• **Problem to work on**: Write out the listing below as a numbered list, leaving out the blank lines.
##### Record set
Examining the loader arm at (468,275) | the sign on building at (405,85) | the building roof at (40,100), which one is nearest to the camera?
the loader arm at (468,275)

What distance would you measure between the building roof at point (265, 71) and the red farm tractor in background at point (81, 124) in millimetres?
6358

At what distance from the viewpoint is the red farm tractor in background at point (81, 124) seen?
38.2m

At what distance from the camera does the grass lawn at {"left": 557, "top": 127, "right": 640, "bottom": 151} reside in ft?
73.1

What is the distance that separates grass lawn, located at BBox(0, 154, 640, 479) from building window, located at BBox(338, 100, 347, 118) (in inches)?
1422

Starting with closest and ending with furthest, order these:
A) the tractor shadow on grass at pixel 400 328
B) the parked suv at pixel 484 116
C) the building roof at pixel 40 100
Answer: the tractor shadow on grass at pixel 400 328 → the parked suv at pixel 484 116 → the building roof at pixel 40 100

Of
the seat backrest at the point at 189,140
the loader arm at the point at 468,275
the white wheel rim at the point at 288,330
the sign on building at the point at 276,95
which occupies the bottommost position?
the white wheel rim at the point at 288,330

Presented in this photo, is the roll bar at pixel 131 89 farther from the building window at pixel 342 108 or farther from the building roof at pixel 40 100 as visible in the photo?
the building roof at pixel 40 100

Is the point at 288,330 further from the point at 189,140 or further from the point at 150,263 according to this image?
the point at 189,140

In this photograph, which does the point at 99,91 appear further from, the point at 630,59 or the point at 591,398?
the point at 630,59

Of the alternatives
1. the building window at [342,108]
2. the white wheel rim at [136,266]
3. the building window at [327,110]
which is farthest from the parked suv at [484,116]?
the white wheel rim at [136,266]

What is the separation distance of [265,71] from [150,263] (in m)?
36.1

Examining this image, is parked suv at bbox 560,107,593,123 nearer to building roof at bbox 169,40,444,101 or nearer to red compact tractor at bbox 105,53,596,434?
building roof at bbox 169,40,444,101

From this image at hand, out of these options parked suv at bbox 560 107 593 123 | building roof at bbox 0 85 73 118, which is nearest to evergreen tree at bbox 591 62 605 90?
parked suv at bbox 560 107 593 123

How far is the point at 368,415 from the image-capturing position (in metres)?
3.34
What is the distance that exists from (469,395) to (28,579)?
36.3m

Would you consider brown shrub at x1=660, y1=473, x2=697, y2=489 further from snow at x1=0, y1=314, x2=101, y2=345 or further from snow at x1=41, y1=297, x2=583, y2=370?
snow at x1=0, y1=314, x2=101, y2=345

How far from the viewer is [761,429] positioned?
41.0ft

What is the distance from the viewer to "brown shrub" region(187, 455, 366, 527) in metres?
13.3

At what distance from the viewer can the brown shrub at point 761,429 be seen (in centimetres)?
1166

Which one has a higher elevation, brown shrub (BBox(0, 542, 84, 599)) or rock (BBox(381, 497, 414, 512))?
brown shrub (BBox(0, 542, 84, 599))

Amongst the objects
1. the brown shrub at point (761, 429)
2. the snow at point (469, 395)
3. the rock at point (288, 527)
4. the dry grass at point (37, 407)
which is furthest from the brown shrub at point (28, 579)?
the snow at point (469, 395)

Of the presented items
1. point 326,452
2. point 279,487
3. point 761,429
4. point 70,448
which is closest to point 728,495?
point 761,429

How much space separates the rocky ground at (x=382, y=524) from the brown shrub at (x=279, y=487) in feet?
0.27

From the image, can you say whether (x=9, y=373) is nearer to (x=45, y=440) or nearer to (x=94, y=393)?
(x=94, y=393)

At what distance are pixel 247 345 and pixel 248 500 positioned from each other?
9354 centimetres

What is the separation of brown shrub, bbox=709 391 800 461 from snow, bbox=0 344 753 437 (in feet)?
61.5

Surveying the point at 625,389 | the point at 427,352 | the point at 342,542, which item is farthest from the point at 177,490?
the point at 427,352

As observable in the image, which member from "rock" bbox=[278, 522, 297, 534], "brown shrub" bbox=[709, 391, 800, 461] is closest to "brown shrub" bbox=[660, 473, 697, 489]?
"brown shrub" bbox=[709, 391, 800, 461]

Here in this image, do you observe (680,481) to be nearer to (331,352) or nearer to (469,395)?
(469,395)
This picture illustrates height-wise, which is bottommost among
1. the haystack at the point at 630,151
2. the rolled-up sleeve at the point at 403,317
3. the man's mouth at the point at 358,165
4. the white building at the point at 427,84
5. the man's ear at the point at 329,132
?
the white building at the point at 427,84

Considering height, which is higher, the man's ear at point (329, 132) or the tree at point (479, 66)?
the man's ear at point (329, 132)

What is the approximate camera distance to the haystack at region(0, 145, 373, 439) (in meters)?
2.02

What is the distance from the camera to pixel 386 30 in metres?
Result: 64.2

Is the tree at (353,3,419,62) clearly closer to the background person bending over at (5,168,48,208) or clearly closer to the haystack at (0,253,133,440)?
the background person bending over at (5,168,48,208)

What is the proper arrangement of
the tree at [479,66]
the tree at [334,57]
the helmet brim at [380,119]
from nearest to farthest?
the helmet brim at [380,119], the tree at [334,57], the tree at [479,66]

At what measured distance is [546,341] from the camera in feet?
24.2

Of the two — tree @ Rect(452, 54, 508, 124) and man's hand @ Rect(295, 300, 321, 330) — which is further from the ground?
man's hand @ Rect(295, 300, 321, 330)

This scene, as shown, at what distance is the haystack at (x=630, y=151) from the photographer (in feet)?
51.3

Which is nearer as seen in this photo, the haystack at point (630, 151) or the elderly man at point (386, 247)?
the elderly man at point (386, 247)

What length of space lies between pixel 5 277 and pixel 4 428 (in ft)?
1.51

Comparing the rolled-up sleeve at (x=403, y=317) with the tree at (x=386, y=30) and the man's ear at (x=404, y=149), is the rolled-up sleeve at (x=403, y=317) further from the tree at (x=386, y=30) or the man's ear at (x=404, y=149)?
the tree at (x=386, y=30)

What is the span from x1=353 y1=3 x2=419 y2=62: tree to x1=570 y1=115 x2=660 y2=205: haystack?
##########
• **Task response**:
1. Examining the loader arm at (468,275) | the sign on building at (405,85) | the building roof at (40,100), which one is nearest to the camera?
2. the loader arm at (468,275)
3. What distance would you measure between the building roof at point (265, 71) and the red farm tractor in background at point (81, 124) in millimetres?
4. 6358
5. At what distance from the viewpoint is the red farm tractor in background at point (81, 124) seen?
6. 38.2m
7. At what distance from the camera does the grass lawn at {"left": 557, "top": 127, "right": 640, "bottom": 151} reside in ft?
8. 73.1
9. What is the distance that separates grass lawn, located at BBox(0, 154, 640, 479) from building window, located at BBox(338, 100, 347, 118) (in inches)?
10. 1422
11. Starting with closest and ending with furthest, order these:
12. A) the tractor shadow on grass at pixel 400 328
13. B) the parked suv at pixel 484 116
14. C) the building roof at pixel 40 100
15. Answer: the tractor shadow on grass at pixel 400 328 → the parked suv at pixel 484 116 → the building roof at pixel 40 100
16. Of
17. the seat backrest at the point at 189,140
18. the loader arm at the point at 468,275
19. the white wheel rim at the point at 288,330
20. the sign on building at the point at 276,95
21. which occupies the bottommost position?
22. the white wheel rim at the point at 288,330
23. Presented in this photo, is the roll bar at pixel 131 89 farther from the building window at pixel 342 108 or farther from the building roof at pixel 40 100 as visible in the photo?
24. the building roof at pixel 40 100
25. Is the point at 288,330 further from the point at 189,140 or further from the point at 150,263 according to this image?
26. the point at 189,140
27. In this photograph, which does the point at 99,91 appear further from, the point at 630,59 or the point at 591,398?
28. the point at 630,59
29. Of the alternatives
30. 1. the building window at [342,108]
31. 2. the white wheel rim at [136,266]
32. 3. the building window at [327,110]
33. which is farthest from the parked suv at [484,116]?
34. the white wheel rim at [136,266]
35. What is the separation distance of [265,71] from [150,263] (in m)?
36. 36.1
37. Examining this image, is parked suv at bbox 560,107,593,123 nearer to building roof at bbox 169,40,444,101 or nearer to red compact tractor at bbox 105,53,596,434?
38. building roof at bbox 169,40,444,101
39. From this image at hand, out of these options parked suv at bbox 560 107 593 123 | building roof at bbox 0 85 73 118, which is nearest to evergreen tree at bbox 591 62 605 90?
40. parked suv at bbox 560 107 593 123
41. How far is the point at 368,415 from the image-capturing position (in metres)?
42. 3.34
43. What is the distance that exists from (469,395) to (28,579)?
44. 36.3m
45. Would you consider brown shrub at x1=660, y1=473, x2=697, y2=489 further from snow at x1=0, y1=314, x2=101, y2=345 or further from snow at x1=41, y1=297, x2=583, y2=370?
46. snow at x1=0, y1=314, x2=101, y2=345
47. How far from the viewer is [761,429] positioned?
48. 41.0ft
49. What is the distance from the viewer to "brown shrub" region(187, 455, 366, 527) in metres?
50. 13.3
51. At what distance from the viewer can the brown shrub at point 761,429 be seen (in centimetres)?
52. 1166
53. Which one has a higher elevation, brown shrub (BBox(0, 542, 84, 599)) or rock (BBox(381, 497, 414, 512))?
54. brown shrub (BBox(0, 542, 84, 599))
55. Amongst the objects
56. 1. the brown shrub at point (761, 429)
57. 2. the snow at point (469, 395)
58. 3. the rock at point (288, 527)
59. 4. the dry grass at point (37, 407)
60. which is furthest from the brown shrub at point (28, 579)?
61. the snow at point (469, 395)
62. Of the presented items
63. 1. point 326,452
64. 2. point 279,487
65. 3. point 761,429
66. 4. point 70,448
67. which is closest to point 728,495?
68. point 761,429
69. How much space separates the rocky ground at (x=382, y=524) from the brown shrub at (x=279, y=487) in feet?
70. 0.27
71. From the image, can you say whether (x=9, y=373) is nearer to (x=45, y=440) or nearer to (x=94, y=393)?
72. (x=94, y=393)
73. At what distance are pixel 247 345 and pixel 248 500 positioned from each other?
74. 9354 centimetres
75. What is the separation of brown shrub, bbox=709 391 800 461 from snow, bbox=0 344 753 437 (in feet)?
76. 61.5
77. Surveying the point at 625,389 | the point at 427,352 | the point at 342,542, which item is farthest from the point at 177,490?
78. the point at 427,352
79. As observable in the image, which member from "rock" bbox=[278, 522, 297, 534], "brown shrub" bbox=[709, 391, 800, 461] is closest to "brown shrub" bbox=[660, 473, 697, 489]?
80. "brown shrub" bbox=[709, 391, 800, 461]
81. Here in this image, do you observe (680,481) to be nearer to (331,352) or nearer to (469,395)?
82. (469,395)
83. This picture illustrates height-wise, which is bottommost among
84. 1. the haystack at the point at 630,151
85. 2. the rolled-up sleeve at the point at 403,317
86. 3. the man's mouth at the point at 358,165
87. 4. the white building at the point at 427,84
88. 5. the man's ear at the point at 329,132
89. ?
90. the white building at the point at 427,84
91. Considering height, which is higher, the man's ear at point (329, 132) or the tree at point (479, 66)?
92. the man's ear at point (329, 132)
93. What is the approximate camera distance to the haystack at region(0, 145, 373, 439) (in meters)?
94. 2.02
95. What is the distance from the camera to pixel 386 30 in metres?
96. Result: 64.2
97. Is the tree at (353,3,419,62) clearly closer to the background person bending over at (5,168,48,208) or clearly closer to the haystack at (0,253,133,440)?
98. the background person bending over at (5,168,48,208)
99. What is the proper arrangement of
100. the tree at [479,66]
101. the tree at [334,57]
102. the helmet brim at [380,119]
103. from nearest to farthest?
104. the helmet brim at [380,119], the tree at [334,57], the tree at [479,66]
105. At what measured distance is [546,341] from the camera in feet?
106. 24.2
107. Of the two — tree @ Rect(452, 54, 508, 124) and man's hand @ Rect(295, 300, 321, 330) — which is further from the ground?
108. man's hand @ Rect(295, 300, 321, 330)
109. This scene, as shown, at what distance is the haystack at (x=630, y=151) from the photographer (in feet)?
110. 51.3
111. Which is nearer as seen in this photo, the haystack at point (630, 151) or the elderly man at point (386, 247)?
112. the elderly man at point (386, 247)
113. What length of space lies between pixel 5 277 and pixel 4 428 (in ft)?
114. 1.51
115. Comparing the rolled-up sleeve at (x=403, y=317) with the tree at (x=386, y=30) and the man's ear at (x=404, y=149), is the rolled-up sleeve at (x=403, y=317) further from the tree at (x=386, y=30) or the man's ear at (x=404, y=149)?
116. the tree at (x=386, y=30)
117. What is the span from x1=353 y1=3 x2=419 y2=62: tree to x1=570 y1=115 x2=660 y2=205: haystack?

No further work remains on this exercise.